Os resultados preliminares já são animadores. Boletins de balneabilidade do Inea mostram que, entre janeiro e setembro de 2025, um trecho da Praia da Bica foi considerado próprio para banho em 40% das medições, quase o dobro do índice registrado no mesmo período de 2024 (21,4%).
A Águas do Rio também tem intensificado suas ações para combater ligações clandestinas e recuperar a rede de drenagem na Ilha do Governador.
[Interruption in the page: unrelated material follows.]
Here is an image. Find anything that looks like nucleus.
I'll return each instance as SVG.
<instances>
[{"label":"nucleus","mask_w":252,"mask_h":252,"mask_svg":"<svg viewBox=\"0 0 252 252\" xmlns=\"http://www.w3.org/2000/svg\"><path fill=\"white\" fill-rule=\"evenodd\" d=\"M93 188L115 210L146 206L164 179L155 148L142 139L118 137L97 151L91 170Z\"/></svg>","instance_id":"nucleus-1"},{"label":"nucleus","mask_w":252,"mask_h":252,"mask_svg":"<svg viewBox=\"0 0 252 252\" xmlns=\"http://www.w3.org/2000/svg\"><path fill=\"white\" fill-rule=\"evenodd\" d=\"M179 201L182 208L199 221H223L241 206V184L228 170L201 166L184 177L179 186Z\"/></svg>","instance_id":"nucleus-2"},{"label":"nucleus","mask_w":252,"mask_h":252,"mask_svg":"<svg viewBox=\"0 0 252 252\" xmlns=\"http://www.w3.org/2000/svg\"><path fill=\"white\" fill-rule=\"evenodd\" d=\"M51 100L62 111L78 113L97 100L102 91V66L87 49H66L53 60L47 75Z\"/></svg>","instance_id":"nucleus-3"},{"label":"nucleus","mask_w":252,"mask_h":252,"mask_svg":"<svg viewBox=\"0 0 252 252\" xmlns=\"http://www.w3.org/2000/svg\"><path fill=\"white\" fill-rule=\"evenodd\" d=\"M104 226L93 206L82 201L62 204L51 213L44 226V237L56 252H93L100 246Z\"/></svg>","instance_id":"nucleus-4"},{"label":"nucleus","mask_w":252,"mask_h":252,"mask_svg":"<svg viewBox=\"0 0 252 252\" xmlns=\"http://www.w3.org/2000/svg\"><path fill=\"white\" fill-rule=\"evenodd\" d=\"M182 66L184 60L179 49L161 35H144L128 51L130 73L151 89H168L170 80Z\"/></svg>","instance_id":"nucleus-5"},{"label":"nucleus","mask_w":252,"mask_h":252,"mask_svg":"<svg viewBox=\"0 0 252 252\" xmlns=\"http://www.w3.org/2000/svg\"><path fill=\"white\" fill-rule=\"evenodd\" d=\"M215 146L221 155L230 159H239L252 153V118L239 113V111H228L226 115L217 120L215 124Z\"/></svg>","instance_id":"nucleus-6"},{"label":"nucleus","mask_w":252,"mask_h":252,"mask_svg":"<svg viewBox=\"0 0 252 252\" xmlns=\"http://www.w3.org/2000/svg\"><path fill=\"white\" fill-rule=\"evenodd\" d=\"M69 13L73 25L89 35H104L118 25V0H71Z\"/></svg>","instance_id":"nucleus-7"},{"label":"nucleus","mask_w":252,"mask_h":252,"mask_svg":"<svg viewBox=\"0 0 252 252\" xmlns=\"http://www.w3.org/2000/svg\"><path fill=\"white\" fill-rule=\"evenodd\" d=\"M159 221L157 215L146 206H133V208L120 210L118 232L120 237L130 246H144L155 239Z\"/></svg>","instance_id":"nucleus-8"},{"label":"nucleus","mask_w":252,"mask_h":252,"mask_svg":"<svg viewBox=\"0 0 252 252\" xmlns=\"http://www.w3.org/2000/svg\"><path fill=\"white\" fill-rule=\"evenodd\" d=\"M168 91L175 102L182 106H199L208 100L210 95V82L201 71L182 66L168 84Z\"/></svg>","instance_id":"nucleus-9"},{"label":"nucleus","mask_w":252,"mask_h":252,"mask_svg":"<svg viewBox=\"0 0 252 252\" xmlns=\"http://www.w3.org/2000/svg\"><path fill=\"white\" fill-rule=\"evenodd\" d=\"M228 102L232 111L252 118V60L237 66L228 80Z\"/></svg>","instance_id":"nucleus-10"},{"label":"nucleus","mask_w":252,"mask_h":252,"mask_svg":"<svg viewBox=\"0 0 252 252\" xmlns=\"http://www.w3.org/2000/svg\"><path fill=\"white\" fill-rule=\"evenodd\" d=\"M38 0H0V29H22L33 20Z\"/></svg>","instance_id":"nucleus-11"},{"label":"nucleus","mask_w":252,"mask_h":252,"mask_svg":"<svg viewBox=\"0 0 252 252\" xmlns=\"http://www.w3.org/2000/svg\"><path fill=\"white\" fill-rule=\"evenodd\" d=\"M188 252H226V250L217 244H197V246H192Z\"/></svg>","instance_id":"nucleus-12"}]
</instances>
Desde 2024, foram desativados 249 pontos irregulares de despejo e realizadas mais de duas mil desobstruções em tubulações comprometidas pela falta de manutenção.
“Ampliar a capacidade da ETE é fundamental porque o volume de esgoto direcionado à unidade já vem aumentando e seguirá crescendo nos próximos anos”, afirma Fábio Dias, diretor executivo da Águas do Rio, responsável pelas obras na região. A concessionária já investiu R$ 5,1 bilhões em quatro anos de operação e planeja aportar R$ 19 bilhões até 2033, com foco na universalização do saneamento no Rio de Janeiro.